TOWARD PEPTIDEMIMETIC INHIBITORS OF ASPARTIC PROTEASES

天冬氨酸蛋白酶的拟肽抑制剂

• 批准号: 2519001
• 负责人: DANIEL H RICH
• 金额: $ 22.05万
• 依托单位: UNIVERSITY OF WISCONSIN-MADISON
• 依托单位国家: 美国
• 财政年份: 1994
• 资助国家: 美国
• 起止时间: 1994-09-01 至 1998-08-31
• 项目状态: 已结题
• 来源: https://reporter.nih.gov/project-details/2519001
• 关键词: X ray crystallography; aspartic endopeptidases; chemical binding; chemical models; drug design /synthesis /production; pepsin; peptide analog; protease inhibitor

This is a synthetic, structure-based drug design proposal directed toward finding novel peptidemimetics that inhibit aspartic and other proteases. Peptidemimetics are low molecular weight non-peptide molecules that bind to the target enzyme or receptor in a fashion close to that of the natural peptide ligand. Since many putative peptidemimetics are structurally related to classical, heterocyclic drugs that are well absorbed, true peptidemimetics are expected to possess desirable pharmacodynamic properties superior to the natural peptides due to their improved oral activity and duration of action. The potential benefits to clinical medicine are enormous if this goal can be achieved. Several non-peptide inhibitors of pepsin, penicillopepsin and other aspartic proteases will be designed, synthesized, and evaluated as part of a long term, collaborative effort to find ways to obtain non-peptide (or minimally peptide) inhibitors of proteases. Compounds will be designed in collaboration with Dr. Regine Bohacek, CIBA, by use of GrowMol, Dr. Bohacek's computerized structure-generating program that generates novel structures in the active site of a target enzyme atom-by- atom. Selected analogs will be synthesized and assayed in my laboratory for potency against the target enzyme. The X-ray crystal structure will be obtained for pepsin-inhibitor complexes and penicillopepsin-inhibitor complexes when suitable inhibitors are identified; this work will be done in collaboration with Dr. Hazel Holden, Associate Professor at UW- Madison. We have chosen the aspartic protease pepsin to carry out the initial studies because of the large body of structure-activity data that will help guide our selection of early synthetic targets, because of my extensive experience synthesizing inhibitors of this system, and because of the importance of several aspartic proteases, including HIV protease, renin and cathepsin D, as potential therapeutic targets. Critical to the successful evaluation of structure based drug design using GrowMol is our ability to determine the actual mode of binding by X-ray crystallography so as to evaluate how well the computer-generated predictions work.

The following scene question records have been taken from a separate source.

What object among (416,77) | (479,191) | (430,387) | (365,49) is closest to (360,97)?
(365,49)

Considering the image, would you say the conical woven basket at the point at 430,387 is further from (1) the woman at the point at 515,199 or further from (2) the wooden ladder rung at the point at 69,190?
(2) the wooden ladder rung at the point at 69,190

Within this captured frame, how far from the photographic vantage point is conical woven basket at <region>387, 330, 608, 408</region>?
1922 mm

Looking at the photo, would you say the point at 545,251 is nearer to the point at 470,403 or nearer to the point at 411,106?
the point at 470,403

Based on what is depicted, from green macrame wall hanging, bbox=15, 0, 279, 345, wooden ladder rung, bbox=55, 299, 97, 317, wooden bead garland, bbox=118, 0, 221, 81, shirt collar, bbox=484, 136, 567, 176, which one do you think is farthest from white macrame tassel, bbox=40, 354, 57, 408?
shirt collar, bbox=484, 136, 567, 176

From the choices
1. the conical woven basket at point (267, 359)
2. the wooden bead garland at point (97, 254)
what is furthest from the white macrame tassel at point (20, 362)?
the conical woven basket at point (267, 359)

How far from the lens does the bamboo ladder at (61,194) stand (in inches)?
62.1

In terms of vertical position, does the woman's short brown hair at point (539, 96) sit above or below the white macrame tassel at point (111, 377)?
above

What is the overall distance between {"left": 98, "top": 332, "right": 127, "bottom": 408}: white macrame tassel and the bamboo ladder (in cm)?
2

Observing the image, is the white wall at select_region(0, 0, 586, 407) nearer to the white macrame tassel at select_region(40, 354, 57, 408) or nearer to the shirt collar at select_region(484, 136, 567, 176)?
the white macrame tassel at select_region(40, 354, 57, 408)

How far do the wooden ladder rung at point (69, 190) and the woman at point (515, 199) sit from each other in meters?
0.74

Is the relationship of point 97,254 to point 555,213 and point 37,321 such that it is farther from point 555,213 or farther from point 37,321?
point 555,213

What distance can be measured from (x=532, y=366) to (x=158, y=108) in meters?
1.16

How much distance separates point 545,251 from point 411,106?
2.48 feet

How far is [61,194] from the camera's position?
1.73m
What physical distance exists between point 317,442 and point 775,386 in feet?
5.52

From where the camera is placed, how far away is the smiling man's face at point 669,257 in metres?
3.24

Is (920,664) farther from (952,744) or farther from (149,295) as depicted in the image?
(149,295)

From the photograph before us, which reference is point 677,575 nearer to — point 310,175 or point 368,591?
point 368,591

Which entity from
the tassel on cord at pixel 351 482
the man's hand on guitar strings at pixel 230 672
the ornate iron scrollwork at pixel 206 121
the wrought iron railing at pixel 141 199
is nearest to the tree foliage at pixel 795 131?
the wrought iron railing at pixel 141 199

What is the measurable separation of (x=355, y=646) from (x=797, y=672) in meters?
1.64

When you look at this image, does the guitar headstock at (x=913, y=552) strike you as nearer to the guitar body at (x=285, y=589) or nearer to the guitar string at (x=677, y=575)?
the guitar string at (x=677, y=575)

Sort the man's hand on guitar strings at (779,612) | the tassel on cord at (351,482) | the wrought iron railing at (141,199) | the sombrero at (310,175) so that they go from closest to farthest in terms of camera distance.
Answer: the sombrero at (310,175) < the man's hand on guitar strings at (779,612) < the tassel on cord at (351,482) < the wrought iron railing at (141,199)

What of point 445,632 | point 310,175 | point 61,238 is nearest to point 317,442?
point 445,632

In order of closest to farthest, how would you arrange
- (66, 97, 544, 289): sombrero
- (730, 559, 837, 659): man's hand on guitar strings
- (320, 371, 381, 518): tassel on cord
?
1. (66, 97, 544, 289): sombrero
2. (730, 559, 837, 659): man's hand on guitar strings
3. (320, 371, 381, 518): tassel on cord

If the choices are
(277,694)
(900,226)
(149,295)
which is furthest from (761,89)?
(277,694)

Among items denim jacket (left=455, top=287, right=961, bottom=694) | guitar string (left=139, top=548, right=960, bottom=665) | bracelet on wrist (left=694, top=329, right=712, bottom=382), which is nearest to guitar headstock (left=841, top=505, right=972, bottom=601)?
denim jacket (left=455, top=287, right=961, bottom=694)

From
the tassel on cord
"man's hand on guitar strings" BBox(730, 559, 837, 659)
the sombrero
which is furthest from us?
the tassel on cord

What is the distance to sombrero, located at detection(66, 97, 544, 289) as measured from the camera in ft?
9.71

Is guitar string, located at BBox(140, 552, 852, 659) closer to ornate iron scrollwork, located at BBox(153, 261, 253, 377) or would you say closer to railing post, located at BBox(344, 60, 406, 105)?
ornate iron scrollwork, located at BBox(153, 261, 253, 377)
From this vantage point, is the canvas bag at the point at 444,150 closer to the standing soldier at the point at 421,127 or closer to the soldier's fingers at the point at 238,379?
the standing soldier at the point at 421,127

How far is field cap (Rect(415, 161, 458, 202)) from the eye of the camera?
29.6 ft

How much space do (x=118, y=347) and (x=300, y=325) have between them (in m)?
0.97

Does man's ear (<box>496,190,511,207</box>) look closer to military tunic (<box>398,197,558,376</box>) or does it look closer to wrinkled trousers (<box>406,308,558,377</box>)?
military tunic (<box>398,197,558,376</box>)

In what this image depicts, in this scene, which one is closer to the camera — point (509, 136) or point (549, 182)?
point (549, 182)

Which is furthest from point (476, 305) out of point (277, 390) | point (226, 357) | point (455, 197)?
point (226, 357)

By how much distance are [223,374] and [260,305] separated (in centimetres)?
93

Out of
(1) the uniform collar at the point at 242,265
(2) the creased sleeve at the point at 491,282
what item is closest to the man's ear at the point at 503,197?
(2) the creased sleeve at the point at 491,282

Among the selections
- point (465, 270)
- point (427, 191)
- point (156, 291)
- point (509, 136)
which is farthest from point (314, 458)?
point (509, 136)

这是一个基于合成的，基于结构的药物设计建议 找到抑制天冬氨酸和其他蛋白酶的新型肽仪。 肽光学是低分子量的非肽分子的低分子量 以接近靶标的酶或受体 天然肽配体。 由于许多假定的肽仪是 与经典的杂环药物结构相关的结构相关 被吸收的，真正的肽仪有望拥有可取的 由于它们 改善了口腔活动和作用持续时间。 潜在的好处 如果可以实现此目标，那么临床医学是巨大的。 胃蛋白酶，青霉素和其他几种非肽抑制剂 天冬氨酸将被设计，合成和评估为一部分 长期的协作努力，以寻找获得非肽的方法 （或最小肽）蛋白酶的抑制剂。 化合物将是 与CIBA的Regine Bohacek博士合作设计 Growmol，Bohacek博士的计算机结构生成计划 在靶酶原子的活性位点生成新结构 原子。 选定的类似物将在我的实验室中合成和测定 抗靶酶的效力。 X射线晶体结构将 可以获得胃蛋白酶抑制剂复合物和青霉素抑制剂 当鉴定出合适的抑制剂时，复合物；这项工作将完成 与UW-副教授Hazel Holden博士合作 麦迪逊。 我们选择了天冬氨酸蛋白酶胃蛋白酶进行 初步研究是因为大量的结构活性数据 由于我的 丰富的经验综合了该系统的抑制剂，因为 几种天冬氨酸的重要性，包括HIV蛋白酶， 肾素和组织蛋白酶D作为潜在的治疗靶标。 对 成功评估基于结构的药物设计使用growmol是我们的 通过X射线晶体学确定实际结合模式的能力 以评估计算机生成的预测的效果。